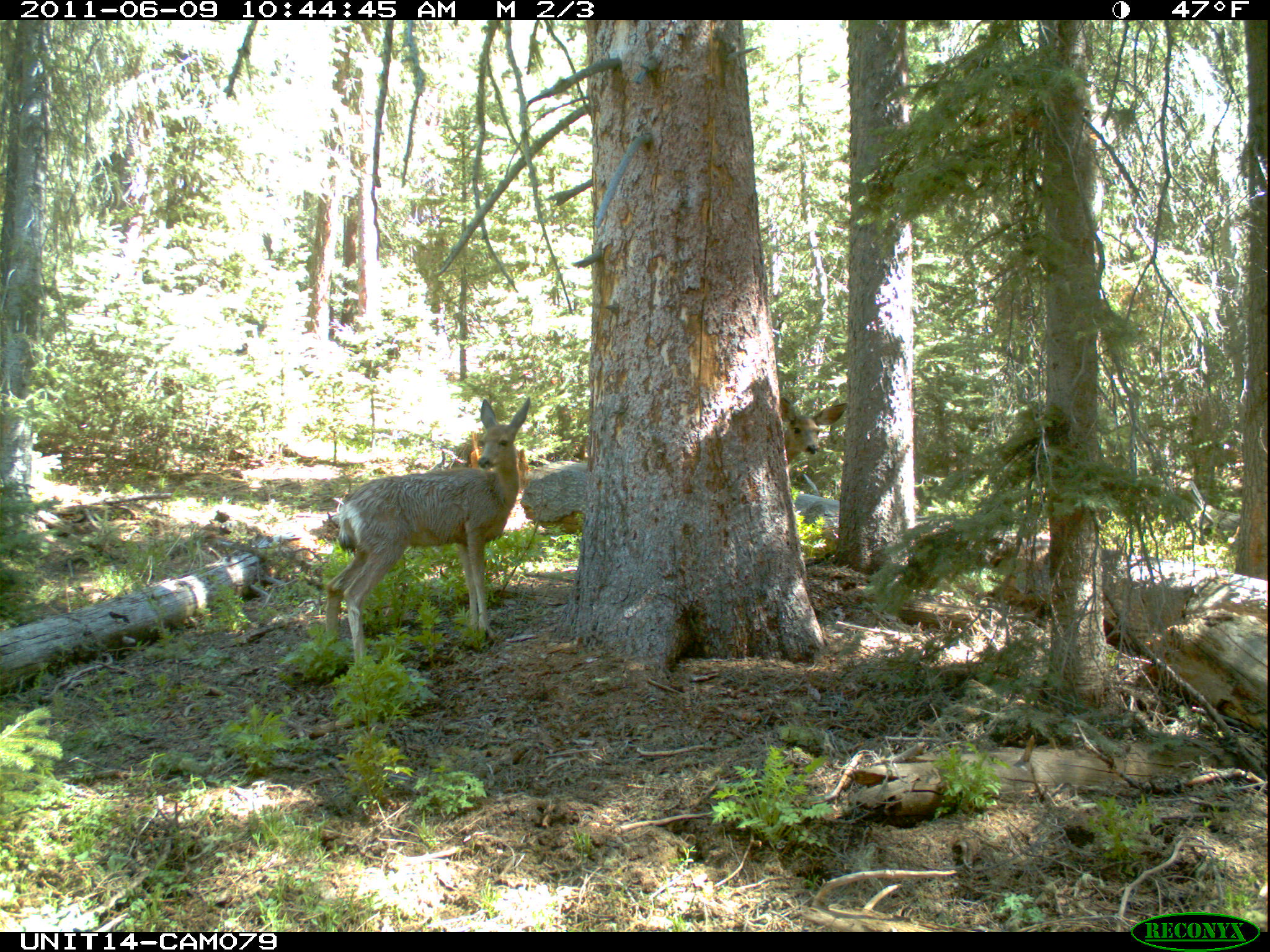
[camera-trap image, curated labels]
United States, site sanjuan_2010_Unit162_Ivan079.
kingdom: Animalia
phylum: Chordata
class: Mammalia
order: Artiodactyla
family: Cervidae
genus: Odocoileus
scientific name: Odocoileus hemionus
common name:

□ □ □

> **TASK DIRECTIONS**:
When repeating the listing, keep each line exact and exclude the pictures.

> **RESPONSE TO THE EXERCISE**:
[camera-trap image, curated labels]
United States, site sanjuan_2010_Unit162_Ivan079.
kingdom: Animalia
phylum: Chordata
class: Mammalia
order: Artiodactyla
family: Cervidae
genus: Odocoileus
scientific name: Odocoileus hemionus
common name:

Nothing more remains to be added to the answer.